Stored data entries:

_ _ _ _ _ _ _

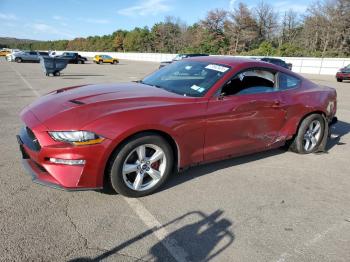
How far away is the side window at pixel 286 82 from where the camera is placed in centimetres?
517

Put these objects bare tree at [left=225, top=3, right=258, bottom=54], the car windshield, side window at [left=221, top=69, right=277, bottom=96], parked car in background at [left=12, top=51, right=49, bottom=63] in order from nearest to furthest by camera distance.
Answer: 1. the car windshield
2. side window at [left=221, top=69, right=277, bottom=96]
3. parked car in background at [left=12, top=51, right=49, bottom=63]
4. bare tree at [left=225, top=3, right=258, bottom=54]

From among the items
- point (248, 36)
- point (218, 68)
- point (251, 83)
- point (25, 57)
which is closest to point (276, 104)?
point (251, 83)

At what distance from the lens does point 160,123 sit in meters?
3.72

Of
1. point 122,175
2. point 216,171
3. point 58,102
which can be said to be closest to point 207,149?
point 216,171

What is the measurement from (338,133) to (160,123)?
526 cm

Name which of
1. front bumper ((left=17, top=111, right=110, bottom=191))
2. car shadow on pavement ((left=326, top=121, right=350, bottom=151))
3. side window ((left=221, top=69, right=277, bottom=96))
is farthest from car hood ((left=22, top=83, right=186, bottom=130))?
car shadow on pavement ((left=326, top=121, right=350, bottom=151))

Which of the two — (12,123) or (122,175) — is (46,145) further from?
(12,123)

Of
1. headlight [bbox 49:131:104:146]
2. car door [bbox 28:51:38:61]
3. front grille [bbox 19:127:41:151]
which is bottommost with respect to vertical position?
car door [bbox 28:51:38:61]

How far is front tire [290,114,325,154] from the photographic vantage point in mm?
5539

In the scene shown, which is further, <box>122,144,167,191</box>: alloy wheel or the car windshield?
the car windshield

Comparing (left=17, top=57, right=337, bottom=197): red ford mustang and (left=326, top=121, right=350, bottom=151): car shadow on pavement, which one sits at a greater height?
(left=17, top=57, right=337, bottom=197): red ford mustang

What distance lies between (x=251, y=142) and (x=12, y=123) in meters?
5.16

_ _ _ _ _ _ _

* _Instructions to follow_: Reproduce all of the material above verbatim, omitting the pictures.

* _Correct response_:
How far away is the side window at pixel 286 82 from where the camera is placed in centimetres?
517

Put these objects bare tree at [left=225, top=3, right=258, bottom=54], the car windshield, side window at [left=221, top=69, right=277, bottom=96], parked car in background at [left=12, top=51, right=49, bottom=63] in order from nearest to furthest by camera distance.
Answer: 1. the car windshield
2. side window at [left=221, top=69, right=277, bottom=96]
3. parked car in background at [left=12, top=51, right=49, bottom=63]
4. bare tree at [left=225, top=3, right=258, bottom=54]

From among the items
- point (248, 36)
- point (218, 68)
- point (251, 83)
- point (25, 57)
which is closest to point (276, 104)?
point (251, 83)

At what distance from the lens does point 160,123 sit in meters?
3.72

Of
1. point 122,175
2. point 216,171
3. point 58,102
which can be said to be closest to point 207,149?
point 216,171

What is the measurement from (338,133) to (160,123)?
526 cm

Name which of
1. front bumper ((left=17, top=111, right=110, bottom=191))
2. car shadow on pavement ((left=326, top=121, right=350, bottom=151))
3. side window ((left=221, top=69, right=277, bottom=96))
is farthest from car hood ((left=22, top=83, right=186, bottom=130))?
car shadow on pavement ((left=326, top=121, right=350, bottom=151))

Which of the two — (12,123) or (122,175) — is (46,145) further from?
(12,123)

Of
1. headlight [bbox 49:131:104:146]
2. car door [bbox 28:51:38:61]
3. front grille [bbox 19:127:41:151]
which is bottommost with respect to vertical position?
car door [bbox 28:51:38:61]

How far is front tire [290,114,325,154] from the photographic vantage point in mm?
5539

In the scene shown, which is further, <box>122,144,167,191</box>: alloy wheel or the car windshield?
the car windshield

Comparing (left=17, top=57, right=337, bottom=197): red ford mustang and (left=326, top=121, right=350, bottom=151): car shadow on pavement, which one sits at a greater height?
(left=17, top=57, right=337, bottom=197): red ford mustang

What distance lies between (x=251, y=142) and (x=12, y=123) in meters?
5.16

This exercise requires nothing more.